US 12,088,565 B2
Systems and methods for privacy preserving training and inference of decentralized recommendation systems from decentralized data
Gharib Gharibi, Overland Park, KS (US); Greg Storm, Kansas City, MO (US); Ravi Patel, Kansas City, MO (US); Babak Poorebrahim Gilkalaye, Kansas City, MO (US); and Riddhiman Das, Parkville, MO (US)
Assigned to Triplelind Holdings, Inc., Kansas City, MO (US)
Filed by TripleBlind, Inc., Kansas City, MO (US)
Filed on Sep. 7, 2022, as Appl. No. 17/939,585.
Application 17/939,585 is a continuation of application No. 17/743,887, filed on May 13, 2022, granted, now 11,531,782.
Application 17/939,585 is a continuation of application No. 17/742,808, filed on May 12, 2022, granted, now 11,599,671.
Application 17/939,585 is a continuation of application No. 17/180,475, filed on Feb. 19, 2021.
Application 17/743,887 is a continuation in part of application No. 17/176,530, filed on Feb. 16, 2021, granted, now 11,895,220.
Application 17/743,887 is a continuation in part of application No. 16/828,085, filed on Mar. 24, 2020, granted, now 11,582,203.
Application 17/176,530 is a continuation of application No. 16/828,354, filed on Mar. 24, 2020, granted, now 10,924,460, issued on Feb. 16, 2021.
Application 17/180,475 is a continuation in part of application No. 16/828,420, filed on Mar. 24, 2020, granted, now 11,363,002, issued on Jun. 14, 2022.
Application 17/180,475 is a continuation in part of application No. 16/828,216, filed on Mar. 24, 2020.
Claims priority of provisional application 63/241,255, filed on Sep. 7, 2021.
Claims priority of provisional application 63/020,930, filed on May 6, 2020.
Claims priority of provisional application 62/948,105, filed on Dec. 13, 2019.
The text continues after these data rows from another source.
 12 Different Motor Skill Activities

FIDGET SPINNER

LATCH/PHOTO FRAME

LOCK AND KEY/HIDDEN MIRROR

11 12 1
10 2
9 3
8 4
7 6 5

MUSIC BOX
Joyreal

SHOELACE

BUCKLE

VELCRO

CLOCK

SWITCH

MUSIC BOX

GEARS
Prior Publication US 2023/0300115 A1, Sep. 21, 2023
Int. Cl. G06F 16/00 (2019.01); G06F 17/16 (2006.01); G06F 18/2113 (2023.01); G06F 18/24 (2023.01); G06N 3/04 (2023.01); G06N 3/082 (2023.01); G06Q 20/40 (2012.01); G06Q 30/0601 (2023.01); H04L 9/00 (2022.01); H04L 9/06 (2006.01); H04L 9/40 (2022.01)
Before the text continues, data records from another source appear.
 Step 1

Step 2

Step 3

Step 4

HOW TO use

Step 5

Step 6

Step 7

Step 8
CPC H04L 63/0428 (2013.01) [G06F 17/16 (2013.01); G06F 18/2113 (2023.01); G06F 18/24 (2023.01); G06N 3/04 (2013.01); G06N 3/082 (2013.01); G06Q 20/401 (2013.01); G06Q 30/0623 (2013.01); H04L 9/008 (2013.01); H04L 9/0625 (2013.01); G06Q 2220/00 (2013.01); H04L 2209/46 (2013.01)] 18 Claims
OG exemplary drawing
 
1. A method comprising:
initiating, at a server device, an item-vector matrix V, wherein the item-vector matrix V comprises a value m related to a total number of items across one or more client devices and a value d representing a hidden dimension which is not directly observable from input or output;
transmitting the item-vector matrix V to each client device of a set of client devices, wherein each client device trains a local matrix factorization model comprising a version of a recommendation system using a respective user vector U and the item-vector matrix V to generate a respective set of gradients on each respective client device;
receiving, via a secure multi-party compute protocol to enable parties to perform multiplication and comparison securely, and from each client device of the set of client devices, the respective set of gradients;
updating the item-vector matrix V using the respective set of gradients from each client device to generate an updated item-vector matrix V by aggregating the respective set of gradients from each client device to generate the updated item-vector matrix V; and
downloading the updated item-vector matrix V to at least one client device of the set of client devices.